Opponents warn Thirty Meter Telescope to stay off Maunakea
Opponents sent a cease-and-desist letter as TMT weighs a former observatory site, raising new pressure on Maunakea’s next decision point.

Opponents of the Thirty Meter Telescope used a seven-page cease-and-desist letter to put project organizers on notice that any attempt to build the roughly $3 billion observatory on Maunakea will face sustained resistance. The letter warns of serious programmatic, financial, legal and reputational risks, turning a long-running protest into a fresh warning at a moment when the project’s path forward is already unsettled.
The timing matters because the real power over Maunakea is shifting. The Maunakea Stewardship and Oversight Authority, created by Act 255 in 2022, is set to take over summit management from the University of Hawaii. The transfer was first discussed as June 2028 and later pushed to December 2029, placing the authority at the center of any future decision on telescope development, decommissioning or reuse of sites on the mountain. For now, that means the next major gatekeeper is not the university, but the new board that will inherit responsibility for the summit.

The legal backdrop is already heavy.
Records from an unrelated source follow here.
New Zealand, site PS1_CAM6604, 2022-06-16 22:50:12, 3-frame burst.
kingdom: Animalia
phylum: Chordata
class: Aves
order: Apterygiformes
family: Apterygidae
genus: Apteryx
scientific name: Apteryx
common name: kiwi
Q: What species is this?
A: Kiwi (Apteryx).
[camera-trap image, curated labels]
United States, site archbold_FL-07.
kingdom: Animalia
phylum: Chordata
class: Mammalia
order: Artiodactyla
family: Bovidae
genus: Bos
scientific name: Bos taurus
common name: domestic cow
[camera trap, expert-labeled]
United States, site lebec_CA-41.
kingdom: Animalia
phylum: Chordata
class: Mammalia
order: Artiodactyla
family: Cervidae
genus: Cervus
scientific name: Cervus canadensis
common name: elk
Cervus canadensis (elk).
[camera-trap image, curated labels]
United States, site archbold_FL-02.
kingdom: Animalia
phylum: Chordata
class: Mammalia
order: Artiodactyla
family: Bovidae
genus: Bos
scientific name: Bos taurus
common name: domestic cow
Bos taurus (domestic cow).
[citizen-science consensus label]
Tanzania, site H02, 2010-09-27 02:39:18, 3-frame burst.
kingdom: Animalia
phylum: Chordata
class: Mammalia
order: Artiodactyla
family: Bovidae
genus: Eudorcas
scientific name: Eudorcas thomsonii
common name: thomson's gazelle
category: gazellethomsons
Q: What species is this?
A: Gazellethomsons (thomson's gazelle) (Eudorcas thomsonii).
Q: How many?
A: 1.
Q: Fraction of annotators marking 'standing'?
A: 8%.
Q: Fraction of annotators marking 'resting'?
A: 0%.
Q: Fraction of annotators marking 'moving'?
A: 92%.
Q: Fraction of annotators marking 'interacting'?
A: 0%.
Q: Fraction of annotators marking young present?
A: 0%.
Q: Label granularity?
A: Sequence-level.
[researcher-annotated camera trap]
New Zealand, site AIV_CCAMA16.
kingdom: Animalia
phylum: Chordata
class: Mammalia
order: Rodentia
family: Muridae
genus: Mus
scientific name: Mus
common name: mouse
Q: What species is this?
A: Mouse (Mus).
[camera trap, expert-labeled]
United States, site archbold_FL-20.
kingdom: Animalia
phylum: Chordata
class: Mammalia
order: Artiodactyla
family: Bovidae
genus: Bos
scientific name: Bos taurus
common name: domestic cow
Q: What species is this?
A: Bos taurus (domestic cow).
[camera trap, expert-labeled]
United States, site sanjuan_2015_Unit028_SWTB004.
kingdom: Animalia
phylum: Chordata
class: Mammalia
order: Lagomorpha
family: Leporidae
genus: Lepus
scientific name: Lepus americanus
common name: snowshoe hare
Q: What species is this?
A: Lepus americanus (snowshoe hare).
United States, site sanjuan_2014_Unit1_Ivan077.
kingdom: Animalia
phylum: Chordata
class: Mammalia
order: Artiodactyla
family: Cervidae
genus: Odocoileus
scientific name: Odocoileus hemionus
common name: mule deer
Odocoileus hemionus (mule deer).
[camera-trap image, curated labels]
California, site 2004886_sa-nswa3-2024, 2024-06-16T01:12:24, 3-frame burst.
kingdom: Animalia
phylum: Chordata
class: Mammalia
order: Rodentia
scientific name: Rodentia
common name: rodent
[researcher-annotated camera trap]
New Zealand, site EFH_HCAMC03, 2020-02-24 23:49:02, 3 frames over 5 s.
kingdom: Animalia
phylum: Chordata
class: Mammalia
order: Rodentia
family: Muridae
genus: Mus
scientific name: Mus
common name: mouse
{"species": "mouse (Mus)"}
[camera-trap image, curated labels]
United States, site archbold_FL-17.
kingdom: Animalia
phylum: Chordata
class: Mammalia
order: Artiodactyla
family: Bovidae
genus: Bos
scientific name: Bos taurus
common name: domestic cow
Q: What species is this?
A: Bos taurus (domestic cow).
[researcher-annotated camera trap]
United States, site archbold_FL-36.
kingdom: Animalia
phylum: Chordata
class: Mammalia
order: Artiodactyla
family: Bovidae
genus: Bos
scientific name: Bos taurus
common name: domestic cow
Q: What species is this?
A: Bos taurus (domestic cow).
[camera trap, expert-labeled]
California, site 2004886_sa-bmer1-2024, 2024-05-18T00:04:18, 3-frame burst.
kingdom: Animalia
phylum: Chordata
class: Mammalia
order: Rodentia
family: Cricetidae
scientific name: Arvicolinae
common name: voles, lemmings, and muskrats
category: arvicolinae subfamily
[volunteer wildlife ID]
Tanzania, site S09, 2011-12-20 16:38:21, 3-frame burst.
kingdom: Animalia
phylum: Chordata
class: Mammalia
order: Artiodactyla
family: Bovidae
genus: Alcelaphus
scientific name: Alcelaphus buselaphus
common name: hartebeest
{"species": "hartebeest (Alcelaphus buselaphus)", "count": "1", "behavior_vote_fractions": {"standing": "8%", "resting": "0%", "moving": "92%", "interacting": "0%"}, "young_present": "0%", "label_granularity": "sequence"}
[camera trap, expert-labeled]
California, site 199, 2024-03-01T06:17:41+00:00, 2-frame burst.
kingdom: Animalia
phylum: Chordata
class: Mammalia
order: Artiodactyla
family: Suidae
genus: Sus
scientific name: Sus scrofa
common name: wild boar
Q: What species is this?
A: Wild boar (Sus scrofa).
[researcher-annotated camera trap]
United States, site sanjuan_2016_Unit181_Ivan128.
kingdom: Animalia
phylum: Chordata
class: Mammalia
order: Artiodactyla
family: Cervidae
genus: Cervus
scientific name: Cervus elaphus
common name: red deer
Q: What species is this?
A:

In 2017, Suzanne Case, then chair of the Board of Land and Natural Resources, granted the University of Hawaii at Hilo a conservation district use permit for TMT. Opponents later challenged whether the project met permit conditions and deadlines. In June 2024, the Hawaii Supreme Court ruled the state broke the law when it took control of the Maunakea Access Road and turned it into a state highway before the 2019 protests. A separate 2024 ruling said the designation took almost all property rights from the Department of Hawaiian Home Lands.
TMT’s financial position has also weakened. The National Science Foundation withdrew support in its fiscal year 2026 budget plan, adding uncertainty to the project even as project manager Fengchuan Liu told the board the telescope could still work if it moved to the former Caltech Submillimeter Observatory site, which was fully dismantled in 2024. That alternative would keep construction off the summit while still testing whether a compromise location can survive political and regulatory scrutiny.
Opponents have made clear they see no compromise on the mountain itself. Their movement has been active since at least 2014, and in April 2015, 31 people were arrested after blocking the Maunakea Access Road to keep construction crews away from the summit. By Tuesday, a Change.org petition tied to the dispute had reached 500,527 signatures, showing how far the issue still reaches beyond the Big Island. The cease-and-desist letter does not end the fight, but it sharpens the question now facing Maunakea governance: who can move the project forward, and who has the power to stop it.